I bite my lip, suddenly understanding the confusion Anden must feel, his love for his father warring with his vision for the Republic. “What’s right is relative, isn’t it?” I ask.

Anden nods. “In some ways, it doesn’t matter why it all started, or if it was ever right. The thing is—over time, the laws evolved and twisted. Things changed. At first the Trials weren’t given to children, and they didn’t favor the wealthy. The plagues . . .” He hesitates at this, then shies away from the subject altogether. “The public is angry, but the Senate is afraid to change things that might lead to them losing control again. And to them, the Trials are a way to reinforce the Republic’s power.”

There’s a profound sadness in Anden’s face. I can sense the shame he feels for belonging to such a legacy. “I’m sorry,” I say in a low voice. I feel a sudden urge to touch his hand, to find a way to comfort him.

Anden’s lips tug upward into a hesitant smile. I can clearly see his desire, his dangerous weakness, the way he longs for me. If I ever doubted it before, I know for certain now. I quickly turn away, half hoping that gazing at a snowy landscape might bring some of its coolness to my cheeks.

“Tell me,” he murmurs. “What would you do if you were me? What would your first action be as the Elector of the Republic?”

I answer without hesitation. “Win over the people,” I say. “The Senate would have no power over you if the public could threaten them with revolution. You need the people at your back, and they need a leader.”

Anden leans back in his chair; some of the railcar’s warm lamplight catches against his coat and outlines him in gold. Something in our conversation has inspired an idea in him; maybe it’s an idea he had all along. “You’d make a good Senator, June,” he says. “You’d be a good ally to your Elector—and the public loves you.”

My mind starts spinning. I could stay here in the Republic and help Anden. Become a Senator when I’m old enough. Get my life back. Leave Day behind with the Patriots. I know how selfish this thinking is, but I can’t stop myself. What’s so wrong with being selfish, anyway? I think bitterly. I could just tell Anden everything about the Patriots’ plans right now—without caring whether word will get back to the Patriots or whether they’ll hurt Day because of it—and return to living a wealthy, secure life as an elite government worker. I could honor my brother’s memory by slowly changing the country from the inside. Couldn’t I?

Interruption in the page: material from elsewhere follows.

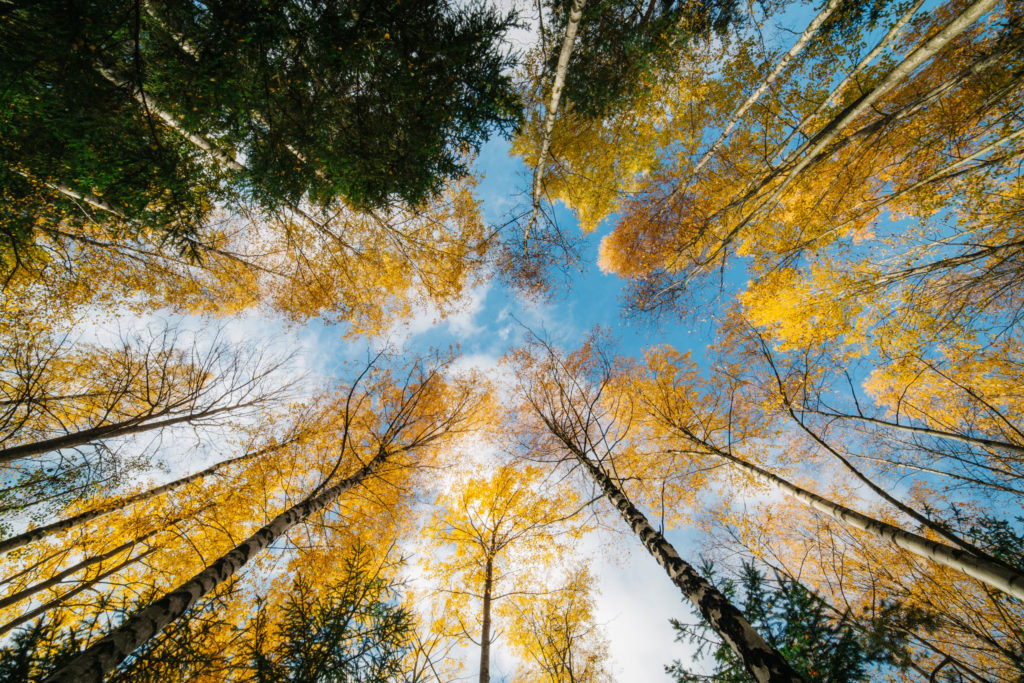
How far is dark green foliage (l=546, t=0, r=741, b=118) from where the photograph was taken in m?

Horrible. I release this dark fantasy. The thought of leaving Day behind in such a way, of betraying him so completely, of never wrapping my arms around him again, of never ever seeing him again, makes me clench my teeth in pain. I close my eyes for a second and remember his gentle, calloused hands, his passionate ferocity. No, I could never do it. I know this with such blinding certainty that it frightens me. After everything we’ve both sacrificed, surely we deserve a life—or something—together after this is all over? Escaping to the Colonies, or rebuilding the Republic? Anden wants Day’s help; we can all work together. How could I bear to turn away from that light at the end of the tunnel? I need to get back to him. I need to tell Day everything.

First things first. I try to formulate the best way to warn Anden now that we’re finally alone. There’s not much I can safely say. Tell him too much and he might do something that tips off the Patriots. Still, I decide to try my best. At the very least, I need him to trust me without question. I need him behind me when I sabotage the Patriots’ detour.

“Do you believe in me?” This time I do brush his hand with my own.

Anden stiffens, but doesn’t pull away. His eyes search my face, perhaps wondering what had gone through my mind when I closed my eyes. “Perhaps I should ask you the same question,” he replies, a hesitant smile on his lips.

Both of us are speaking on two levels, referring to secrets shared. I nod at him, hoping he’ll take my words seriously. “Then do what I say when we get to Pierra. Promise? Everything I say.”

He tilts his head, his eyebrows furrowed in puzzlement, then shrugs and nods yes. He seems to understand that I’m trying to tell him something without saying it aloud. When the time comes for the Patriots to act, I hope Anden remembers his promise.